Consider that $$ \eqalign{ & {\rm No}{\rm .}\,{\rm of}\,{\rm solutions}\,{\rm to}\;\left\{ \matrix{ {\rm 1} \le {\rm integer}\;y_{\,j} \le m \hfill \cr y_{\,1} + y_{\,2} + \; \cdots \; + y_{\,n} = s \hfill \cr} \right.\quad \Rightarrow \cr & \Rightarrow \quad {\rm No}{\rm .}\,{\rm of}\,{\rm solutions}\,{\rm to}\;\left\{ \matrix{ {\rm 0} \le {\rm integer}\;x_{\,j} \le m - 1 \hfill \cr x_{\,1} + x_{\,2} + \; \cdots \; + x_{\,n} = s - n \hfill \cr} \right. = \cr & = N_{\,b} (s - n,m - 1,n) \cr} $$ where $N_b$ is given by $$ \eqalign{ & N(sum = s,m,n) = N_b (s - n,m - 1,n)\quad = \cr & = \sum\limits_{\left( {0\, \le } \right)\,\,k\,\,\left( { \le \,{{s - n} \over m}\, \le \,n} \right)} { \left( { - 1} \right)^k \binom{n}{k}\binom{s-1-k\,m}{s-n-k\,m} } \cr} $$ as widely explained in this related post.

Note that the second binomial looks equivalent to that in the formula you cited.
But written in this way it has the advantage to implicitly contain the bounds of the sum, which then can be omitted (indicated in brackets).
This has the advantage of simplifying the the algebraic manipulations, and in fact for the cumulative Number we easily get $$ \eqalign{ & N(sum \le S,m,n) = \cr & = \sum\limits_{0\, \le \,s\, \le \,S} {\sum\limits_{\left( {0\, \le } \right)\,\,k\,\,\left( { \le \,{{s - n} \over m}\, \le \,n} \right)} { \left( { - 1} \right)^k \binom{n}{k}\binom{s-1-k\,m}{s-n-k\,m} } } = \cr & = \sum\limits_{\left( {0\, \le } \right)\,\,k\,\,\left( {\, \le \,n} \right)} {\sum\limits_{\left({0\, \le}\right) \,s\, \left({\,\le \,S}\right)} { \left( { - 1} \right)^k \binom{n}{k} \binom{S-s}{S-s} \binom{s-1-k\,m}{s-n-k\,m} } } = \cr & = \sum\limits_{\left( {0\, \le } \right)\,\,k\,\,\left( {\, \le \,n} \right)} { \left( { - 1} \right)^k \binom{n}{k} \binom{S-k\,m}{S-n-k\,m}} \cr} $$

by using the "double convolution" formula for binomials.

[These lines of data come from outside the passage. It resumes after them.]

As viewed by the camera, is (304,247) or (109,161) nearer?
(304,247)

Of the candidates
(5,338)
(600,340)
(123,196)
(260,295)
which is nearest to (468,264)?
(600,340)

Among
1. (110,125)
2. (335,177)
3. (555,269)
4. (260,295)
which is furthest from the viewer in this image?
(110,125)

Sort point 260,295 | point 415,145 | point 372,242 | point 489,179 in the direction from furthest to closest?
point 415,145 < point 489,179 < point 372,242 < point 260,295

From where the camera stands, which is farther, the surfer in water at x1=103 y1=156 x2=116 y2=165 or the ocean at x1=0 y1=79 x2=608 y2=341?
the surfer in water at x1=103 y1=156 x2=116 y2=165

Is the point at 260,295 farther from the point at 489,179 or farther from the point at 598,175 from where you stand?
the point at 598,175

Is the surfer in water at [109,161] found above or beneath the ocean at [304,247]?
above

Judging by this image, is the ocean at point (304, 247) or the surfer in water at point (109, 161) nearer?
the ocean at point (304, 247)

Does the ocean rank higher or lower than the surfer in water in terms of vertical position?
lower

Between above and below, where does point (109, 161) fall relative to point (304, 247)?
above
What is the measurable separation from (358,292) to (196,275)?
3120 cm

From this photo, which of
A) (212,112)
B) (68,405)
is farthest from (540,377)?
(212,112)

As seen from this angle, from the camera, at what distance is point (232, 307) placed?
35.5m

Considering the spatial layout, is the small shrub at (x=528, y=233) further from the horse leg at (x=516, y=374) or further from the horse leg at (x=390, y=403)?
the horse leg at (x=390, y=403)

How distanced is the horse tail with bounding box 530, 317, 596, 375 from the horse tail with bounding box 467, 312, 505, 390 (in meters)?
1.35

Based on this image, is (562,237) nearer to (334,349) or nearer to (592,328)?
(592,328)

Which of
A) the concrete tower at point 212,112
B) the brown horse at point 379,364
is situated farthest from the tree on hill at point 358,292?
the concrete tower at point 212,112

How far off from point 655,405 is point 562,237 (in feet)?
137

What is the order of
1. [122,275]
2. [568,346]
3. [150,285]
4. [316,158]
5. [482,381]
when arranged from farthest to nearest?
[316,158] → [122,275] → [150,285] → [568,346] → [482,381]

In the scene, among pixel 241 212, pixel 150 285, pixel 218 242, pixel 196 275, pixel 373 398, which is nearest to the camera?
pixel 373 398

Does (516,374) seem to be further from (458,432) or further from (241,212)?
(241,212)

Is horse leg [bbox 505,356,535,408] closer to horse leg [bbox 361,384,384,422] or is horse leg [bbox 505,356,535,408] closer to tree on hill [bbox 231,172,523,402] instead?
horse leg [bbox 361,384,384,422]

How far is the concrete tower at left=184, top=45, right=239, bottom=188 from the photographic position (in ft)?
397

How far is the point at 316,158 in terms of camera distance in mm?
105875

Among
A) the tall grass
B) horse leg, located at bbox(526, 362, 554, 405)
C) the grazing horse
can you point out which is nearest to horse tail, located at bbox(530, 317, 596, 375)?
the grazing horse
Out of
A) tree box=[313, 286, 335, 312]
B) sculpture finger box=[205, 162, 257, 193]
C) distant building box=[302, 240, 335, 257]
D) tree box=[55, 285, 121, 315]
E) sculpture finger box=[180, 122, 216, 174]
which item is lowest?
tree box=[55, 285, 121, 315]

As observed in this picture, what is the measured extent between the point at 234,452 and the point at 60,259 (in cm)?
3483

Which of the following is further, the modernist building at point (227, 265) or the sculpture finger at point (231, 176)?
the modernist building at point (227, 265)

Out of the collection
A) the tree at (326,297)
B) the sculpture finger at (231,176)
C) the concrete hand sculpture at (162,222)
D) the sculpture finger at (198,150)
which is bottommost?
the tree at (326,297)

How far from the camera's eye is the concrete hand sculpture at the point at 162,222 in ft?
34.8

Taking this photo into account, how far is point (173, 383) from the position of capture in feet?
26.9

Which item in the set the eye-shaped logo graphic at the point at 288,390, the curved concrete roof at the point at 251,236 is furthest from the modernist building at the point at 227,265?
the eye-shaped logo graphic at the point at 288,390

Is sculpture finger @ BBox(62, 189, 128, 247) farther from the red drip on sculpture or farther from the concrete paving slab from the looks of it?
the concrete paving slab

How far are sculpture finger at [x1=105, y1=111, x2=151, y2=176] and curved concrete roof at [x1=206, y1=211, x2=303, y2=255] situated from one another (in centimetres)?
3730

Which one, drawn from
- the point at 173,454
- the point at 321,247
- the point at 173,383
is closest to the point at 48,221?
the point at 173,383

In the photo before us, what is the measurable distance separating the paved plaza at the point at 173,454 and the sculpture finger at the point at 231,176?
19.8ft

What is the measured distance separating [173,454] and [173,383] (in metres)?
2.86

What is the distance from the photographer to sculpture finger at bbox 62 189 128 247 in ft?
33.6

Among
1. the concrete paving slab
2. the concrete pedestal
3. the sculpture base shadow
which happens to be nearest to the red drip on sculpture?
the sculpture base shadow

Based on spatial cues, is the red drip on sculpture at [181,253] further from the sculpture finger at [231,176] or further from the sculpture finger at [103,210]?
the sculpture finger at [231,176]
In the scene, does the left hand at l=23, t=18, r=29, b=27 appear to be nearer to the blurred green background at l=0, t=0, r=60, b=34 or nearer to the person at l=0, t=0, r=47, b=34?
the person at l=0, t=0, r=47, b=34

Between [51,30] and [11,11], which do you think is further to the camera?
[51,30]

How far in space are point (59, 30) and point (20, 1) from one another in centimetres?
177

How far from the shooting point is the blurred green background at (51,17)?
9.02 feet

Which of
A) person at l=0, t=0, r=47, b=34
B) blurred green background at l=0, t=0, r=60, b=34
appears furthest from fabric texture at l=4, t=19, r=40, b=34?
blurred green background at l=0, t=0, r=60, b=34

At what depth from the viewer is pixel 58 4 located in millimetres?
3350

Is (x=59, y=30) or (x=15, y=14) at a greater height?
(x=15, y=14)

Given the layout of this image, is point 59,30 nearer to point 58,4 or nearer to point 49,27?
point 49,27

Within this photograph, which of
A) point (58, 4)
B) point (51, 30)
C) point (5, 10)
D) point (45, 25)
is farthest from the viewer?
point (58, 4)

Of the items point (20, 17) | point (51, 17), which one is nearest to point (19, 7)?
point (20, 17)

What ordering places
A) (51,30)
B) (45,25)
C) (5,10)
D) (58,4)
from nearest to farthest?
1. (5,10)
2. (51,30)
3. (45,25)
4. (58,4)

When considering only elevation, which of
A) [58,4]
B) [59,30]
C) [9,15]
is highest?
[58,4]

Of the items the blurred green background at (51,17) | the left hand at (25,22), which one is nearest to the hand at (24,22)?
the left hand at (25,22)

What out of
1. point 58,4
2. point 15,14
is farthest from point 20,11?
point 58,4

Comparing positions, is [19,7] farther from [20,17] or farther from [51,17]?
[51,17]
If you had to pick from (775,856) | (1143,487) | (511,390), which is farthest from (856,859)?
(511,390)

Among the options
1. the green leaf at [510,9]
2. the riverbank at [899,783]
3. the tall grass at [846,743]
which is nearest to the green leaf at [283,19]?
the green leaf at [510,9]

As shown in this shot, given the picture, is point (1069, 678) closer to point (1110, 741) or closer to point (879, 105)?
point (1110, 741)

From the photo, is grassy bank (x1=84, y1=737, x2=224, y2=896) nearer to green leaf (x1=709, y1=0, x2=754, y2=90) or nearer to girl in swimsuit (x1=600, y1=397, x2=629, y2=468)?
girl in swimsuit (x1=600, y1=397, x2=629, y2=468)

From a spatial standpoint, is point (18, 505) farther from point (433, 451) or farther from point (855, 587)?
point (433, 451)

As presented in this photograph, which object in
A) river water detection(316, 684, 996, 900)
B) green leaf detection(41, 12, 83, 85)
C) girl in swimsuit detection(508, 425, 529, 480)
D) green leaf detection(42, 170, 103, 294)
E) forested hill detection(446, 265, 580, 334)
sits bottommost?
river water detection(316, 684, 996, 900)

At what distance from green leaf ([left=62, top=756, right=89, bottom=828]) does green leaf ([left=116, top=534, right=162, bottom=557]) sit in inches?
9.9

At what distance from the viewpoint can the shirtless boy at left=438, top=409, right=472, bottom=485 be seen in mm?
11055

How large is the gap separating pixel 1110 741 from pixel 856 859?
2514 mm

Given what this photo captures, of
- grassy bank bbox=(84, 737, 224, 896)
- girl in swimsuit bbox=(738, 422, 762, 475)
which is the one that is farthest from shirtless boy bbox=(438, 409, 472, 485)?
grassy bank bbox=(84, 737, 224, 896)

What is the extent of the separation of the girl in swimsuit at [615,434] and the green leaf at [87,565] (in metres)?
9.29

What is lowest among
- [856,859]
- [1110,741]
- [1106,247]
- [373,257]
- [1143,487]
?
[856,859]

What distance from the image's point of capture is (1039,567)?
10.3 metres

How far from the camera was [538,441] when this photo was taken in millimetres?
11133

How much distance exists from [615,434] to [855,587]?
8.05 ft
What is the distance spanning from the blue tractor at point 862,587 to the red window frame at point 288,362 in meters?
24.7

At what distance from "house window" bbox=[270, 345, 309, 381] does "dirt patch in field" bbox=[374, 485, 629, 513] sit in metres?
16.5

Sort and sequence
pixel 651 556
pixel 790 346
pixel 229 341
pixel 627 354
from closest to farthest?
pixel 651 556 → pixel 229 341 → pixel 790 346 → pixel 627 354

It is a little easier to answer the probability of rolling less than $s$. This is $m^{-n}$ times the number of solutions to $$ d_1+d_2+\dots+d_n+e=s,\\ 1\le d_i\le m,\\ 1\le e $$ which is the coefficient of $x^s$ in $$ m^{-n}(x+x^2+\dots+x^m)^n\cdot (x+x^2+x^3+\dots)=m^{-n}x^{n+1}(1-x^m)^n(1-x)^{-n-1}. $$ Therefore, $$ \boxed{P(\text{roll less than s})=m^{-n}\sum_{i=0}^{\left\lfloor\frac{s-1-n}{m}\right\rfloor}(-1)^i\binom{n}{i}\binom{s-1-im}{n}} $$ For example, with two six sided dice, you get $$ \frac1{36}\Bigg[\binom{s-1}{2}-2\binom{s-7}{2}+\binom{s-13}{2}\Bigg] $$ which checks out.